Once we have decided to stratify our data set, the question becomes: how should strata be determined? One option is to select the covariates on which to stratify by hand based on expert knowledge. Another option is to use knowledge from previous experiments to select the best substrata. In the experimental setting, this may be done with a *pilot study*. Using this approach, researchers set aside some of their resources before running the main experiment for the purpose of running a smaller, ‘pilot’ experiment. By examining the outcomes of the pilot study, they can gather information which they can use to inform the design of the main experiment.
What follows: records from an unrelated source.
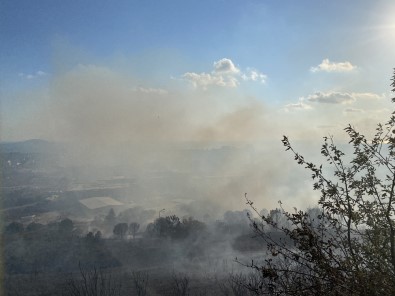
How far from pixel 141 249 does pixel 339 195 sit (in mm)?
88162

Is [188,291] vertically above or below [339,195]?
below

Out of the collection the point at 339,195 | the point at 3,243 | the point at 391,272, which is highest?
the point at 339,195

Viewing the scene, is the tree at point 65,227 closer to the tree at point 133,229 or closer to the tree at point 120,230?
the tree at point 120,230

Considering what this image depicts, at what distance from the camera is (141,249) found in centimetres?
9050

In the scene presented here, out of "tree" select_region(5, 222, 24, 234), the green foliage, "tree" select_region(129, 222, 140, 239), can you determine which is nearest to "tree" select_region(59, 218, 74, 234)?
"tree" select_region(5, 222, 24, 234)

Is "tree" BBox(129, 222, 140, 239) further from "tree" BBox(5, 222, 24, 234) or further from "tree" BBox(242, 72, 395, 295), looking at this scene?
"tree" BBox(242, 72, 395, 295)

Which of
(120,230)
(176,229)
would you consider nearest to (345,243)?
(176,229)

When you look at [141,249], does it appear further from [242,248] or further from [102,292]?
[102,292]

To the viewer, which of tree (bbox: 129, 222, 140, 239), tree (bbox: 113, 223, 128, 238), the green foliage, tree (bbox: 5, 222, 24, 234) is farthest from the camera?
tree (bbox: 129, 222, 140, 239)

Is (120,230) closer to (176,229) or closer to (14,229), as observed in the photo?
(176,229)

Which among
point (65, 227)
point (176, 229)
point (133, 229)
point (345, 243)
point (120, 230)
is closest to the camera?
point (345, 243)

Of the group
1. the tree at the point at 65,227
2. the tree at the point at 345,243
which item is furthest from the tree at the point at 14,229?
the tree at the point at 345,243

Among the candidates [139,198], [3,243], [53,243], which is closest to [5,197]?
[139,198]

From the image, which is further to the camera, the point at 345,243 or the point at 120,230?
the point at 120,230
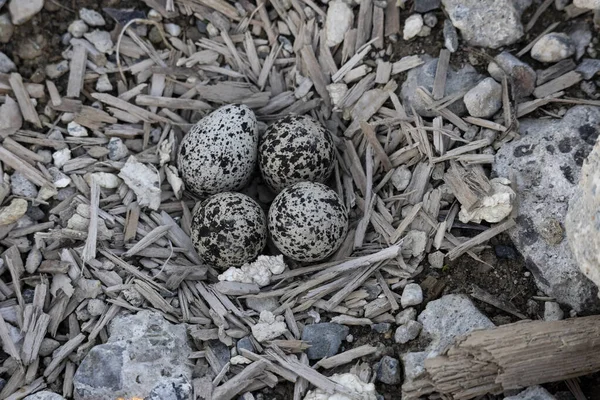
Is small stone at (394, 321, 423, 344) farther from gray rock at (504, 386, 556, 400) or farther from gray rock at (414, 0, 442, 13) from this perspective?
gray rock at (414, 0, 442, 13)

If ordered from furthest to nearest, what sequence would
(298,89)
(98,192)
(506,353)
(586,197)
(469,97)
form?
(298,89), (98,192), (469,97), (506,353), (586,197)

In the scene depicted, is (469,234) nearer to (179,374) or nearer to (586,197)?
(586,197)

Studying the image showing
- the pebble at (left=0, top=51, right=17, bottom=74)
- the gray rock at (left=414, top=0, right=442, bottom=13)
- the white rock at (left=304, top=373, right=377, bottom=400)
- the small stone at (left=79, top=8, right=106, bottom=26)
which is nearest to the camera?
the white rock at (left=304, top=373, right=377, bottom=400)

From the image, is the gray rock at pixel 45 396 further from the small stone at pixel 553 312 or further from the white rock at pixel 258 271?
the small stone at pixel 553 312

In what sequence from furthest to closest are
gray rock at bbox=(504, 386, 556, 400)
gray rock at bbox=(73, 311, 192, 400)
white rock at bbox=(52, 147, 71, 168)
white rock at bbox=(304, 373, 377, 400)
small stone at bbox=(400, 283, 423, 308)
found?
1. white rock at bbox=(52, 147, 71, 168)
2. small stone at bbox=(400, 283, 423, 308)
3. gray rock at bbox=(73, 311, 192, 400)
4. white rock at bbox=(304, 373, 377, 400)
5. gray rock at bbox=(504, 386, 556, 400)

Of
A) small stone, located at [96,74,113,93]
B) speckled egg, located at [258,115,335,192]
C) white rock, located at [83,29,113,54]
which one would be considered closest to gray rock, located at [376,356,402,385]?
speckled egg, located at [258,115,335,192]

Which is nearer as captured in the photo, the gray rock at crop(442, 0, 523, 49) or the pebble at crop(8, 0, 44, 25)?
the gray rock at crop(442, 0, 523, 49)

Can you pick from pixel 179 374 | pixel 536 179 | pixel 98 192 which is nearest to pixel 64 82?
pixel 98 192
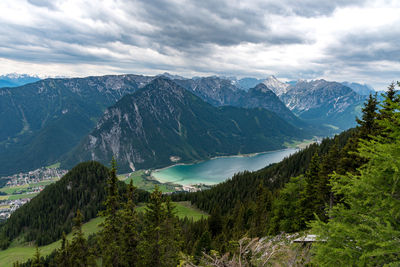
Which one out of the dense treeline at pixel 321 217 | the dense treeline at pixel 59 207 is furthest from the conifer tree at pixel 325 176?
the dense treeline at pixel 59 207

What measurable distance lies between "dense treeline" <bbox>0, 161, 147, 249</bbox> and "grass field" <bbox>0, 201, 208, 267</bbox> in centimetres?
493

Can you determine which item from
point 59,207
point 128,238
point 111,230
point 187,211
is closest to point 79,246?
point 111,230

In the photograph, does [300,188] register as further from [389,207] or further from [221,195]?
[221,195]

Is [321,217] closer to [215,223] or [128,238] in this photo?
[128,238]

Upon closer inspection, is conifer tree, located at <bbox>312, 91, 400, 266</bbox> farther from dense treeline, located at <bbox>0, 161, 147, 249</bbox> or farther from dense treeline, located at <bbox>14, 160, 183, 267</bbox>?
dense treeline, located at <bbox>0, 161, 147, 249</bbox>

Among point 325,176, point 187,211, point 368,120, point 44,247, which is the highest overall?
point 368,120

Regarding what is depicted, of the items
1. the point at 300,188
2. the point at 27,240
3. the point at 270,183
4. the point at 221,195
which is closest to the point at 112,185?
the point at 300,188

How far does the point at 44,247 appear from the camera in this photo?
3661 inches

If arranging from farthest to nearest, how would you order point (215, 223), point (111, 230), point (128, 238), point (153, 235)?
point (215, 223)
point (153, 235)
point (128, 238)
point (111, 230)

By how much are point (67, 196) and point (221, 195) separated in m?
90.3

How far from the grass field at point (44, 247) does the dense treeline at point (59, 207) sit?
16.2 feet

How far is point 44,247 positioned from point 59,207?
37.3 meters

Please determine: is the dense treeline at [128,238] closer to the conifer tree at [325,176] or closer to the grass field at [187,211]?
the conifer tree at [325,176]

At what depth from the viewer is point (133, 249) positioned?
2591 centimetres
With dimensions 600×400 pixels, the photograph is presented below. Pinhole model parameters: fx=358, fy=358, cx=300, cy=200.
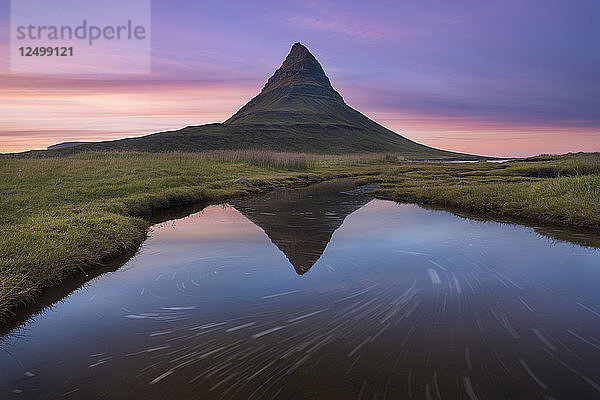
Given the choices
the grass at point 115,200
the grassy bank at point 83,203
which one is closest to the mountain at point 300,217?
the grass at point 115,200

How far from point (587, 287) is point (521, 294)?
1.95 m

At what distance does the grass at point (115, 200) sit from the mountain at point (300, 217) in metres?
3.61

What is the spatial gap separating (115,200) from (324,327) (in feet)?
55.5

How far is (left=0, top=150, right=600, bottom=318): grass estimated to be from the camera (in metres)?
10.0

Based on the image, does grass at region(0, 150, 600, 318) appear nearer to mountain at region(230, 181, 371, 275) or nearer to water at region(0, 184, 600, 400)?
water at region(0, 184, 600, 400)

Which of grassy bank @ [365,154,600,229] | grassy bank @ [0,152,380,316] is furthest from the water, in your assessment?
grassy bank @ [365,154,600,229]

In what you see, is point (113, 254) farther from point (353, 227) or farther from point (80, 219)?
point (353, 227)

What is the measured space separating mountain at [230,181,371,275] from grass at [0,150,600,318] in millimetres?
3610

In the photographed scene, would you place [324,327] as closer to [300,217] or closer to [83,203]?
[300,217]

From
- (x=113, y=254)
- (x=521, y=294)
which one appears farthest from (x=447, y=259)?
(x=113, y=254)

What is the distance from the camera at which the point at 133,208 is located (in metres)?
19.9

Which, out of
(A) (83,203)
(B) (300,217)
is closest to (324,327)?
(B) (300,217)

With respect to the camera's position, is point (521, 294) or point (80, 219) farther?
point (80, 219)

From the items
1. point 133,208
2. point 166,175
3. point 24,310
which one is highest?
point 166,175
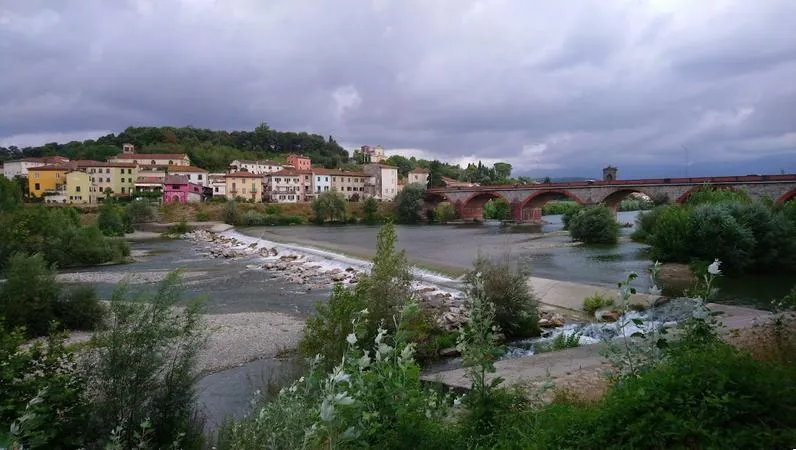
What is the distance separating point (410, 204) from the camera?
92.9 meters

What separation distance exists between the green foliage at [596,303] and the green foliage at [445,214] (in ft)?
234

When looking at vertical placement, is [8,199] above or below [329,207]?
above

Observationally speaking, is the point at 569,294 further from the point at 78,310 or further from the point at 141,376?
the point at 78,310

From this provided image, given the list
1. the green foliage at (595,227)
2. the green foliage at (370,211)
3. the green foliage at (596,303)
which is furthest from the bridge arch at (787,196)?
the green foliage at (370,211)

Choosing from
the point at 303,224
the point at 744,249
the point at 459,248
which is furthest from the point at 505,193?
the point at 744,249

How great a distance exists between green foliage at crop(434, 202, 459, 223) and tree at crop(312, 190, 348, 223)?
18271mm

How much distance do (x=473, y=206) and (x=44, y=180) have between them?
85.6 meters

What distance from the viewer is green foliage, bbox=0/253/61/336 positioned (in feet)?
56.3

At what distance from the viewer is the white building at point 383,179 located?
117 metres

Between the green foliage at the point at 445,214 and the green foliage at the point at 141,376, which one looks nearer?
the green foliage at the point at 141,376

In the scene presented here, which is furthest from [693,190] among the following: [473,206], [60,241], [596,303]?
[60,241]

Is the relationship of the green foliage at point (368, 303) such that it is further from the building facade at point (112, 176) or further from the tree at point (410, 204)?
the building facade at point (112, 176)

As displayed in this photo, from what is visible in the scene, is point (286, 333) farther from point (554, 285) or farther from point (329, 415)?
point (329, 415)

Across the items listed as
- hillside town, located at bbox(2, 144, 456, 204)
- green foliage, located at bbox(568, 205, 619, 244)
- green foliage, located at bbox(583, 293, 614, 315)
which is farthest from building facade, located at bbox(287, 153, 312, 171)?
green foliage, located at bbox(583, 293, 614, 315)
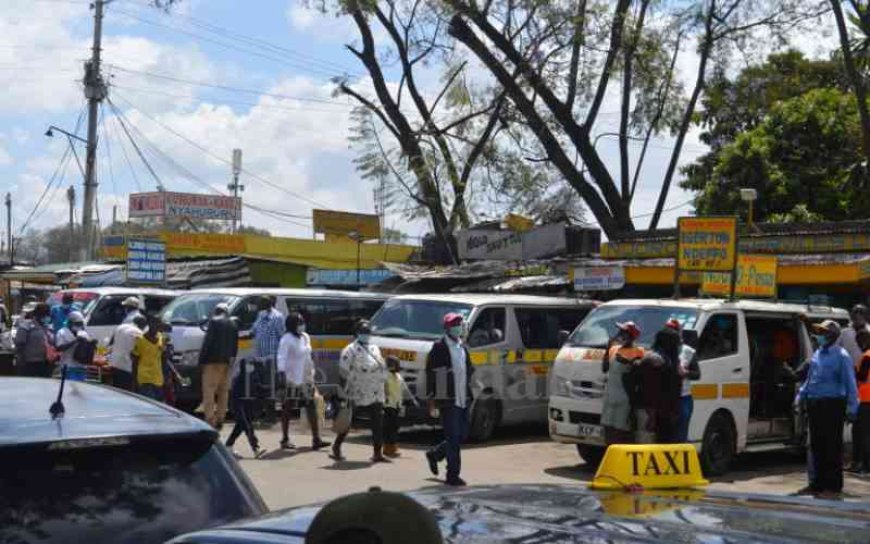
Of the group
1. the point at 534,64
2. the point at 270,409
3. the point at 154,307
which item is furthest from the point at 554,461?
the point at 534,64

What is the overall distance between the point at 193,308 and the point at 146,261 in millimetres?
7479

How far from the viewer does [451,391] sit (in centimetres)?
1184

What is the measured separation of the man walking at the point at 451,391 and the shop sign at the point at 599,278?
6142mm

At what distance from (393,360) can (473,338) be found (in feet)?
6.35

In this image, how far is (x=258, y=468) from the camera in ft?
43.1

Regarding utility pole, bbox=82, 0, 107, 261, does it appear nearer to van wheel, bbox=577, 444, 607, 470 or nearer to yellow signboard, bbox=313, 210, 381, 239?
yellow signboard, bbox=313, 210, 381, 239

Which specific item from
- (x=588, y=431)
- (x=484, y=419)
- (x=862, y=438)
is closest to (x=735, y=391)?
(x=862, y=438)

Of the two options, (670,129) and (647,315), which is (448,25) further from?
(647,315)

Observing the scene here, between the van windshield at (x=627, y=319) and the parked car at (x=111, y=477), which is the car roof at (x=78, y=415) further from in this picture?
the van windshield at (x=627, y=319)

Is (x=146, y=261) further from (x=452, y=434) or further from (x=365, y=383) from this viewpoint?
(x=452, y=434)

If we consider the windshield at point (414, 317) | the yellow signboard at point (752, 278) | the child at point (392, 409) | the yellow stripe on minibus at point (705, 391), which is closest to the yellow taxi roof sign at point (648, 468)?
the yellow stripe on minibus at point (705, 391)

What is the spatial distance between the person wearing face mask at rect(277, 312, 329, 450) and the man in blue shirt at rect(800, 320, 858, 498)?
20.7ft

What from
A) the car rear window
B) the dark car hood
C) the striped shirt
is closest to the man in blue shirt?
the striped shirt

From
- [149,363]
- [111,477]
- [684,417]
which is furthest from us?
[149,363]
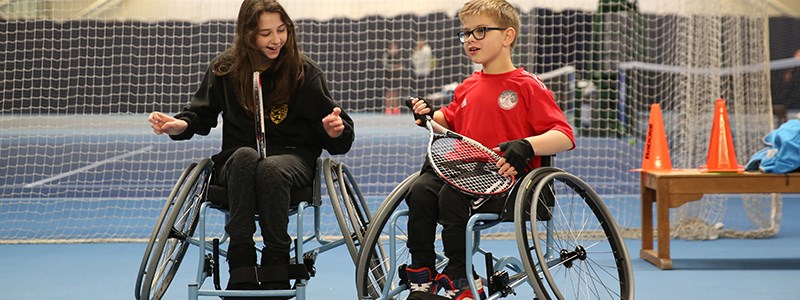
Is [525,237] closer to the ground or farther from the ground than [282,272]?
farther from the ground

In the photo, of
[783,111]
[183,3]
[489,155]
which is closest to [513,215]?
[489,155]

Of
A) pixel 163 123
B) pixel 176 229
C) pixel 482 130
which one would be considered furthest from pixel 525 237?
pixel 163 123

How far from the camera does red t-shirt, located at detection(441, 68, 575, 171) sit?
2.74 meters

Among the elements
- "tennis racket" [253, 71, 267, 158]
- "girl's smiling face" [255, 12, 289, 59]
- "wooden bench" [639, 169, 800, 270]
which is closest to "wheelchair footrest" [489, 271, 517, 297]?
"tennis racket" [253, 71, 267, 158]

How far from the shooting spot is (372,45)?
484 inches

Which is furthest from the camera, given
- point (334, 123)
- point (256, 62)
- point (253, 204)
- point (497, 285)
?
point (256, 62)

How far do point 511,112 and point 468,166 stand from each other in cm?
23

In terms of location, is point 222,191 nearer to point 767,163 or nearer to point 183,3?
point 767,163

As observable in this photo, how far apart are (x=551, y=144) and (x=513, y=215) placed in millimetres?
217

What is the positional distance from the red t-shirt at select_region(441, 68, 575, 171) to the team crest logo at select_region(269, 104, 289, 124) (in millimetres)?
572

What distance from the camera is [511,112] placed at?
2752mm

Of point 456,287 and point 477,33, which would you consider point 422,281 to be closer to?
point 456,287

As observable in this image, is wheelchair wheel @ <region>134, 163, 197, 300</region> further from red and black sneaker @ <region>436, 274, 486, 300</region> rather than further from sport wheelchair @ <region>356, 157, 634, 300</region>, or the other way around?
red and black sneaker @ <region>436, 274, 486, 300</region>

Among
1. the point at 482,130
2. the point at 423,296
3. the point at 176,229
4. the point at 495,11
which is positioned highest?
the point at 495,11
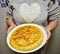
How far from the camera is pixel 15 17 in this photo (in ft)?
3.63

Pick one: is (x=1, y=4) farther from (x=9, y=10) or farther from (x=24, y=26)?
(x=24, y=26)

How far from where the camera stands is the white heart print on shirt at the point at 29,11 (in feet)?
3.56

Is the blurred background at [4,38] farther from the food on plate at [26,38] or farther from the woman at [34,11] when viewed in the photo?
the food on plate at [26,38]

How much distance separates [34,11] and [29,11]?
0.04m

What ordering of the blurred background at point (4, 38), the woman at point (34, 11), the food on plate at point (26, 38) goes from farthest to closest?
the blurred background at point (4, 38) < the woman at point (34, 11) < the food on plate at point (26, 38)

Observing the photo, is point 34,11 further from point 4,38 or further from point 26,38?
point 4,38

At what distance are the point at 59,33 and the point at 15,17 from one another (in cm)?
39

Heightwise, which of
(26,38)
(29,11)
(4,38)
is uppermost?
(29,11)

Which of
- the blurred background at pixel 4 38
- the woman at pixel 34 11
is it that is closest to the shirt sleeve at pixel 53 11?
the woman at pixel 34 11

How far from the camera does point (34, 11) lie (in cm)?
109

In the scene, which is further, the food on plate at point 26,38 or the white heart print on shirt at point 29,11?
the white heart print on shirt at point 29,11

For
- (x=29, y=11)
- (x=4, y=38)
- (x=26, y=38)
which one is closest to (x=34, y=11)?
(x=29, y=11)

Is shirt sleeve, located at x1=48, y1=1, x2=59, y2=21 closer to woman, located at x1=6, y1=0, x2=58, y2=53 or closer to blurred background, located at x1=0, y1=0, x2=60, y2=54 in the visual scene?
woman, located at x1=6, y1=0, x2=58, y2=53

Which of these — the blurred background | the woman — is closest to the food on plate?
the woman
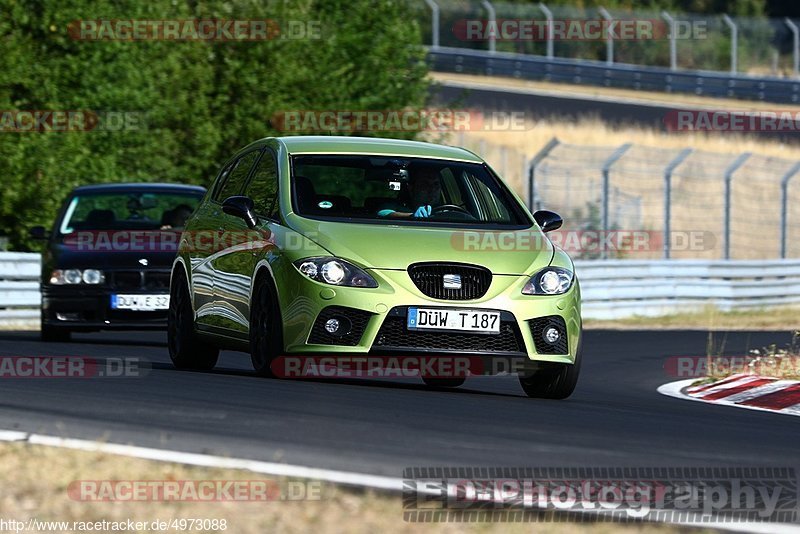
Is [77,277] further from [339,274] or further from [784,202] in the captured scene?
[784,202]

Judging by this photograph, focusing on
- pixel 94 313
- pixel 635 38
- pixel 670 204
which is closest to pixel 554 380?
pixel 94 313

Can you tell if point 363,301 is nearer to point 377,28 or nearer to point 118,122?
point 118,122

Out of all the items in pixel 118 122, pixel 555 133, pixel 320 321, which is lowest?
pixel 555 133

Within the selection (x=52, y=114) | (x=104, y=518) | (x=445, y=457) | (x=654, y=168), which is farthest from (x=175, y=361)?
(x=654, y=168)

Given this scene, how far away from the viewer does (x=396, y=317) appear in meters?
10.3

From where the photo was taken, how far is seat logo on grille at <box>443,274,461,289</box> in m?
10.4

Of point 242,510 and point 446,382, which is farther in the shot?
point 446,382

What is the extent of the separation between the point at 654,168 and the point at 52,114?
69.6ft

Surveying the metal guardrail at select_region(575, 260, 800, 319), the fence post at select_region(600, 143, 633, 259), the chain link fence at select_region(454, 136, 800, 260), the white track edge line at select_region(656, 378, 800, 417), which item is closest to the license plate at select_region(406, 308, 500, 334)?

Importantly, after the pilot study is run, the individuals in the pilot experiment are not reused in the main experiment, so the observations of the outcomes from this earlier analysis are not allowed to bias the results of the main study.

Aikens, Greaves, and Baiocchi (2020) extend the idea of the pilot study to the observational setting. Using an observational *pilot design*, the researchers may set aside a ‘pilot set’ of their data. Outcome information on this pilot set can be observed, and the information gained can be used to inform the study design. Subsequently, in order to preserve the separation of the study design from the study analysis, the observations from the pilot set are omitted from the main analysis.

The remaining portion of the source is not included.